##### Data extract

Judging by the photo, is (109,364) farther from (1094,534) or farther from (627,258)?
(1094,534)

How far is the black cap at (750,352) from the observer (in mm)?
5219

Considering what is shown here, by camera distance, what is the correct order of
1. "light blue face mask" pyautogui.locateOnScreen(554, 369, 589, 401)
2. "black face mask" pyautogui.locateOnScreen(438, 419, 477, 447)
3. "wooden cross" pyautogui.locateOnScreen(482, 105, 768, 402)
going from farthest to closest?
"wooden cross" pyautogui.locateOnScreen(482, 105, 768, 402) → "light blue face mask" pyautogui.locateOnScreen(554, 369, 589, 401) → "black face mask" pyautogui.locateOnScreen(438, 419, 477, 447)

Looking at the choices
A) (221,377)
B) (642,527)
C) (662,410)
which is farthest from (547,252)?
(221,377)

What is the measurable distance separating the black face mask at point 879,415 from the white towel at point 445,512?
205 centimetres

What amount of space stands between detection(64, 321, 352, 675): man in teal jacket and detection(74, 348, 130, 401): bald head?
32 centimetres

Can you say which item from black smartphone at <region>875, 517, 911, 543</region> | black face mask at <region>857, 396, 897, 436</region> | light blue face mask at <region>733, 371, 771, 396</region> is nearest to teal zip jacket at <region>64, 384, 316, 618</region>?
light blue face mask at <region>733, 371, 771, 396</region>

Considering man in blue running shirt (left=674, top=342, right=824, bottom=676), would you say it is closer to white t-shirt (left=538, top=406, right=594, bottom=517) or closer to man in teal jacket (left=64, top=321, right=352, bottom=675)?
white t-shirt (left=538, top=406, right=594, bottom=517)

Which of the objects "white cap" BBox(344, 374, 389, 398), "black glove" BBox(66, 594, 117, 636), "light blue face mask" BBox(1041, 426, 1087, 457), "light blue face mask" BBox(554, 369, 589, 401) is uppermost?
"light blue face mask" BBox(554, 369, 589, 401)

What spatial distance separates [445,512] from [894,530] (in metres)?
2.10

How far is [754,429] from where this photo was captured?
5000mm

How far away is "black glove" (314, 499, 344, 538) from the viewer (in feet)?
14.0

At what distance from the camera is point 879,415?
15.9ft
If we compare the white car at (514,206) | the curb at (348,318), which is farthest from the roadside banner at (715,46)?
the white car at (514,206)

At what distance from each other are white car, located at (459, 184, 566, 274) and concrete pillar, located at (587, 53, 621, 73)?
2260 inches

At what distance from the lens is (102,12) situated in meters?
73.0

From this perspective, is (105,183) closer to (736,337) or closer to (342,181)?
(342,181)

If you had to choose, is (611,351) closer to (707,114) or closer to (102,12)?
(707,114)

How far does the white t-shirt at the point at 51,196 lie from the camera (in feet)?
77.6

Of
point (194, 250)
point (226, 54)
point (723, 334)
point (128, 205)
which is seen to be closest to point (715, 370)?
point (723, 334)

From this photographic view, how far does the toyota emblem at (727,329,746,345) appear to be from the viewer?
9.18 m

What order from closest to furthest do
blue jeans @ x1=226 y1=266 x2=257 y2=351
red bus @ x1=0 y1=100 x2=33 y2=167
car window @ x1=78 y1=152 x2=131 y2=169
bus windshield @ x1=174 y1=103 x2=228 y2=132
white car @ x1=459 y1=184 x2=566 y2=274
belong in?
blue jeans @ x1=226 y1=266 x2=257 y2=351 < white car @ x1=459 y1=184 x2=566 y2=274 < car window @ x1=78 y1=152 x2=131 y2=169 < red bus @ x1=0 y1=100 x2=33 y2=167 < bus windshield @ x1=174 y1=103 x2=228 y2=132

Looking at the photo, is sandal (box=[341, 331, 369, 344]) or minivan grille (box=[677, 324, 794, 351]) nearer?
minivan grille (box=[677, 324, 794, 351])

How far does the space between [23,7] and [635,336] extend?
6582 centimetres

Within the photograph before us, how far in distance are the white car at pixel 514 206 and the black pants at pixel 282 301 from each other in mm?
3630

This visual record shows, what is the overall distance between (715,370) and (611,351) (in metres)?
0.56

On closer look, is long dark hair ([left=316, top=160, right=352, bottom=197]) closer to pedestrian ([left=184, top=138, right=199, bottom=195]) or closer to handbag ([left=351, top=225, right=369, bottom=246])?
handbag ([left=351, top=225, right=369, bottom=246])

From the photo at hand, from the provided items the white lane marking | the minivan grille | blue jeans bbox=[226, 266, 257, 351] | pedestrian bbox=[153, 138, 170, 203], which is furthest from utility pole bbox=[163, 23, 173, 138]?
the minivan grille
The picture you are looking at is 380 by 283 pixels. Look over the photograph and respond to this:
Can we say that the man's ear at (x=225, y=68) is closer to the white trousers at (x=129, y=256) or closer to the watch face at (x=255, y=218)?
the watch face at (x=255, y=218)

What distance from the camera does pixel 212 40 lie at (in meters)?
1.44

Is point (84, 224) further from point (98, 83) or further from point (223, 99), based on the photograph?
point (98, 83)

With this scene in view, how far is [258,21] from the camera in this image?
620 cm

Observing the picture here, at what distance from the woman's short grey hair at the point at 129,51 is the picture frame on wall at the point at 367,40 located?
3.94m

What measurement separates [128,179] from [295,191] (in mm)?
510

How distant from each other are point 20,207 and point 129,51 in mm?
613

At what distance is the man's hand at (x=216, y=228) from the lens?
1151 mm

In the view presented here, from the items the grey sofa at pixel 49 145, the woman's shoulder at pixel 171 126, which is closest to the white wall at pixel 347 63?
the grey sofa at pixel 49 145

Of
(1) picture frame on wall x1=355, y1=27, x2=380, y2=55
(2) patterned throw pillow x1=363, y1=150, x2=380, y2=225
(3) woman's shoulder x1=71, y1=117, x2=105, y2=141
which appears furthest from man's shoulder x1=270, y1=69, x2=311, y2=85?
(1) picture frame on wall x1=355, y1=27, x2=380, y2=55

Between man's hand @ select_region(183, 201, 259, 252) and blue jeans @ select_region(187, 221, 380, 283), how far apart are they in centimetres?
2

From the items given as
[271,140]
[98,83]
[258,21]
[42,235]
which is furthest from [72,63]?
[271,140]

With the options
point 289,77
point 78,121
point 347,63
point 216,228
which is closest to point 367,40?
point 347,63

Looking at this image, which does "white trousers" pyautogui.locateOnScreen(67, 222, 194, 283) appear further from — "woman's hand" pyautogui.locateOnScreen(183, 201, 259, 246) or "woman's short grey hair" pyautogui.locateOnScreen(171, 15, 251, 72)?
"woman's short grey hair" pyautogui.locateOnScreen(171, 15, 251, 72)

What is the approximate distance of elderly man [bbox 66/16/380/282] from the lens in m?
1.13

##########

§ **Task statement**
Please repeat every row above with "observer" swapped for "camera" and nothing else changed.

§ **Solution**
Judging by the photo, is (109,364) farther from (1094,534) or farther from (627,258)?
(1094,534)

How far is the black cap at (750,352) from the camera (in mm)?
5219

Considering what is shown here, by camera distance, what is the correct order of
1. "light blue face mask" pyautogui.locateOnScreen(554, 369, 589, 401)
2. "black face mask" pyautogui.locateOnScreen(438, 419, 477, 447)
3. "wooden cross" pyautogui.locateOnScreen(482, 105, 768, 402)
going from farthest to closest?
"wooden cross" pyautogui.locateOnScreen(482, 105, 768, 402) → "light blue face mask" pyautogui.locateOnScreen(554, 369, 589, 401) → "black face mask" pyautogui.locateOnScreen(438, 419, 477, 447)

Looking at the choices
A) (221,377)
B) (642,527)
C) (662,410)
which is farthest from (547,252)?
(221,377)

What is the measurable distance separating the black face mask at point 879,415 from the white towel at point 445,512?
205 centimetres

What amount of space stands between detection(64, 321, 352, 675): man in teal jacket and detection(74, 348, 130, 401): bald head?
32 centimetres

Can you say which item from black smartphone at <region>875, 517, 911, 543</region> | black face mask at <region>857, 396, 897, 436</region> | light blue face mask at <region>733, 371, 771, 396</region> is nearest to teal zip jacket at <region>64, 384, 316, 618</region>?
light blue face mask at <region>733, 371, 771, 396</region>

Considering man in blue running shirt (left=674, top=342, right=824, bottom=676), would you say it is closer to white t-shirt (left=538, top=406, right=594, bottom=517) or closer to man in teal jacket (left=64, top=321, right=352, bottom=675)?
white t-shirt (left=538, top=406, right=594, bottom=517)

Which of the objects "white cap" BBox(344, 374, 389, 398), "black glove" BBox(66, 594, 117, 636), "light blue face mask" BBox(1041, 426, 1087, 457), "light blue face mask" BBox(554, 369, 589, 401) is uppermost?
"light blue face mask" BBox(554, 369, 589, 401)

What spatial distance separates [445,512] from [894,530] (in metres)?
2.10

How far is [754,429] from where this photo was captured?
5000mm

How far away is "black glove" (314, 499, 344, 538) from the viewer (in feet)?
14.0

At what distance from the camera is point 879,415?
15.9ft
If we compare the white car at (514,206) | the curb at (348,318), which is farthest from the roadside banner at (715,46)?
the white car at (514,206)

At what distance from each other are white car, located at (459, 184, 566, 274) and concrete pillar, located at (587, 53, 621, 73)?
2260 inches

At what distance from the lens is (102,12) situated in meters?
73.0

From this perspective, is (105,183) closer to (736,337) or closer to (342,181)?
(342,181)

If you had to choose, is (611,351) closer to (707,114) or closer to (102,12)?
(707,114)

How far does the white t-shirt at the point at 51,196 lie from the camera (in feet)?
77.6

Of
point (194, 250)
point (226, 54)
point (723, 334)
point (128, 205)
which is seen to be closest to point (715, 370)?
point (723, 334)

From this photographic view, how far does the toyota emblem at (727,329,746,345) appear to be from the viewer?
9.18 m

What order from closest to furthest do
blue jeans @ x1=226 y1=266 x2=257 y2=351
red bus @ x1=0 y1=100 x2=33 y2=167
car window @ x1=78 y1=152 x2=131 y2=169
bus windshield @ x1=174 y1=103 x2=228 y2=132
white car @ x1=459 y1=184 x2=566 y2=274
belong in?
blue jeans @ x1=226 y1=266 x2=257 y2=351 < white car @ x1=459 y1=184 x2=566 y2=274 < car window @ x1=78 y1=152 x2=131 y2=169 < red bus @ x1=0 y1=100 x2=33 y2=167 < bus windshield @ x1=174 y1=103 x2=228 y2=132

Looking at the photo, is sandal (box=[341, 331, 369, 344]) or minivan grille (box=[677, 324, 794, 351]) nearer?
minivan grille (box=[677, 324, 794, 351])

How far does the space between [23,7] and [635,336] extend?
6582 centimetres

Within the photograph before us, how far in distance are the white car at pixel 514 206 and the black pants at pixel 282 301 from each other in mm?
3630

This visual record shows, what is the overall distance between (715,370) and (611,351) (in metres)?
0.56

On closer look, is long dark hair ([left=316, top=160, right=352, bottom=197]) closer to pedestrian ([left=184, top=138, right=199, bottom=195]) or closer to handbag ([left=351, top=225, right=369, bottom=246])?
handbag ([left=351, top=225, right=369, bottom=246])

From the photo at hand, from the provided items the white lane marking | the minivan grille | blue jeans bbox=[226, 266, 257, 351] | pedestrian bbox=[153, 138, 170, 203], which is furthest from utility pole bbox=[163, 23, 173, 138]?
the minivan grille
The picture you are looking at is 380 by 283 pixels. Look over the photograph and respond to this:
Can we say that the man's ear at (x=225, y=68) is closer to the white trousers at (x=129, y=256) or closer to the watch face at (x=255, y=218)?
the watch face at (x=255, y=218)

What distance from the camera does pixel 212 40 lie at (in meters)?
1.44

Is point (84, 224) further from point (98, 83) or further from point (223, 99), based on the photograph?
point (98, 83)

With this scene in view, how far is [258,21] from the camera in this image?
620 cm

Observing the picture here, at what distance from the woman's short grey hair at the point at 129,51 is the picture frame on wall at the point at 367,40 located?
3.94m

What measurement separates [128,179] from [295,191] (in mm)?
510

How distant from each other are point 20,207 and point 129,51 in mm?
613

At what distance is the man's hand at (x=216, y=228) from the lens?
1151 mm

In the view presented here, from the items the grey sofa at pixel 49 145, the woman's shoulder at pixel 171 126, which is closest to the white wall at pixel 347 63?
the grey sofa at pixel 49 145

Of
(1) picture frame on wall x1=355, y1=27, x2=380, y2=55
(2) patterned throw pillow x1=363, y1=150, x2=380, y2=225
(3) woman's shoulder x1=71, y1=117, x2=105, y2=141
which appears furthest from man's shoulder x1=270, y1=69, x2=311, y2=85?
(1) picture frame on wall x1=355, y1=27, x2=380, y2=55

Between man's hand @ select_region(183, 201, 259, 252) and blue jeans @ select_region(187, 221, 380, 283), how far apart are they in centimetres?
2

From the items given as
[271,140]
[98,83]
[258,21]
[42,235]
which is furthest from [72,63]?
[271,140]

With the options
point 289,77
point 78,121
point 347,63
point 216,228
which is closest to point 367,40?
point 347,63

Looking at this image, which does "white trousers" pyautogui.locateOnScreen(67, 222, 194, 283) appear further from — "woman's hand" pyautogui.locateOnScreen(183, 201, 259, 246) or "woman's short grey hair" pyautogui.locateOnScreen(171, 15, 251, 72)?
"woman's short grey hair" pyautogui.locateOnScreen(171, 15, 251, 72)

What is the approximate distance of elderly man [bbox 66/16/380/282] from the lens in m?
1.13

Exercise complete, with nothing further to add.